▶ [Work instructions]
Reproduce every one of the rows below verbatim, changing no character.
start Data for the task
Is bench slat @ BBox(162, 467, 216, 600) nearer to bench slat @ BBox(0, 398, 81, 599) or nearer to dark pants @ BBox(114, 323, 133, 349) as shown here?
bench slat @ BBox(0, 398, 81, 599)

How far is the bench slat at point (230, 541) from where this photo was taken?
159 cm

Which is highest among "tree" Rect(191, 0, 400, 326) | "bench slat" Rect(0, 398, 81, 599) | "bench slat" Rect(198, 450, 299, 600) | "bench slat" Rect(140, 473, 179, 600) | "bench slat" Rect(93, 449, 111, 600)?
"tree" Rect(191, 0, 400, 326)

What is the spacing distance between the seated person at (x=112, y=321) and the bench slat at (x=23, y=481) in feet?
end Data for the task
▶ [Full answer]
Is bench slat @ BBox(162, 467, 216, 600) nearer to bench slat @ BBox(0, 398, 81, 599) or nearer to dark pants @ BBox(114, 323, 133, 349) as shown here?
bench slat @ BBox(0, 398, 81, 599)

How far is the bench slat at point (230, 541) from where this photo was taken?
159 cm

Which is highest among "tree" Rect(191, 0, 400, 326) | "bench slat" Rect(0, 398, 81, 599) | "bench slat" Rect(198, 450, 299, 600) | "bench slat" Rect(140, 473, 179, 600) | "bench slat" Rect(93, 449, 111, 600)?
"tree" Rect(191, 0, 400, 326)

What is the spacing distance between the seated person at (x=112, y=321) and the bench slat at (x=23, y=481) in feet?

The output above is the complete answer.